▸ **Fragmento mostrado**:
****************************************

Ya la miréis entre los esplendores de la elevada sociedad a que pertenecía por la alcurnia y posición de sus padres; ya en el hogar que fundó con el virtuoso caballero, vizconde de Villemor; ya en el claustro carmelitano donde exhaló su postrimer suspiro, siempre encontraréis en ella el ejemplar vivísimo de todas aquellas virtudes exigidas por su deber.
En su primer juventud, Bárbara Avrillot, -que así se llamaba en el mundo la Beata María de la Encarnación- llevada de su gran amor a Jesucristo, quiere ingresar en una orden religiosa; pero su madre, Luisa Lhuillier, se opone a tan santos deseos; y Bárbara, toda humilde, toda resignada, toda paciente, creyendo que por aquella negativa la habla Dios, exclama: “Mis pecados me hacen indigna del título glorioso de esposa de Jesucristo, es preciso que me contente con ser su sierva en un estado inferior…”
Y se queda en el mundo, y en el mundo realiza los designios que acerca de ella había formado la Divinidad. Porque la hija ilustre de Nicolás Avrillot, elevado funcionario de la Cámara de París, y de María Lhuillier, fue con su ejemplarísima conducta, la gran censuradora de las deplorables costumbres que gangrenaban el corazón de la sociedad francesa a mediados del siglo XVI.

****************************************

▸ **Entradas proporcionadas**:
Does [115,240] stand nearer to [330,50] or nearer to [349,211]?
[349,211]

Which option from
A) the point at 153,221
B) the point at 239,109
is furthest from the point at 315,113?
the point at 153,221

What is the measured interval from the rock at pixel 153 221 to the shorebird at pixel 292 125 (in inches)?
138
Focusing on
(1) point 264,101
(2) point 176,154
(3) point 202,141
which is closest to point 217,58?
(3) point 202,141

****************************************

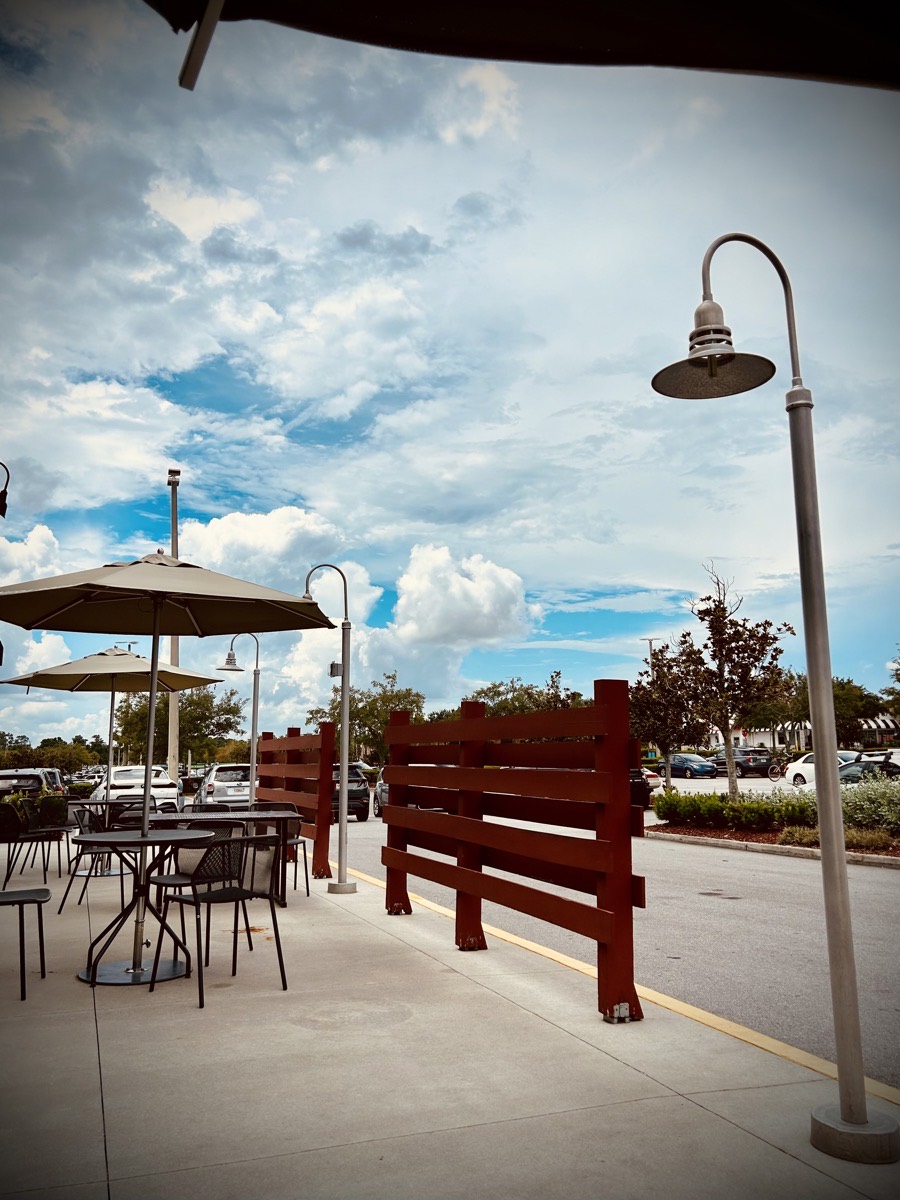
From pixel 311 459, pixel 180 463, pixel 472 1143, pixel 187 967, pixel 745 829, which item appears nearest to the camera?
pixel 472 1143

****************************************

▸ **Objetivo del ejercicio**:
Por favor, reescribe el fragmento sobre la Beata María de la Encarnación desde "En su primer" hasta "del siglo XVI.", ambos incluidos, y sustituye "Jesucristo" por "Cristo".

▸ **Resultado obtenido**:
En su primer juventud, Bárbara Avrillot, -que así se llamaba en el mundo la Beata María de la Encarnación- llevada de su gran amor a Cristo, quiere ingresar en una orden religiosa; pero su madre, Luisa Lhuillier, se opone a tan santos deseos; y Bárbara, toda humilde, toda resignada, toda paciente, creyendo que por aquella negativa la habla Dios, exclama: “Mis pecados me hacen indigna del título glorioso de esposa de Cristo, es preciso que me contente con ser su sierva en un estado inferior…”
Y se queda en el mundo, y en el mundo realiza los designios que acerca de ella había formado la Divinidad. Porque la hija ilustre de Nicolás Avrillot, elevado funcionario de la Cámara de París, y de María Lhuillier, fue con su ejemplarísima conducta, la gran censuradora de las deplorables costumbres que gangrenaban el corazón de la sociedad francesa a mediados del siglo XVI.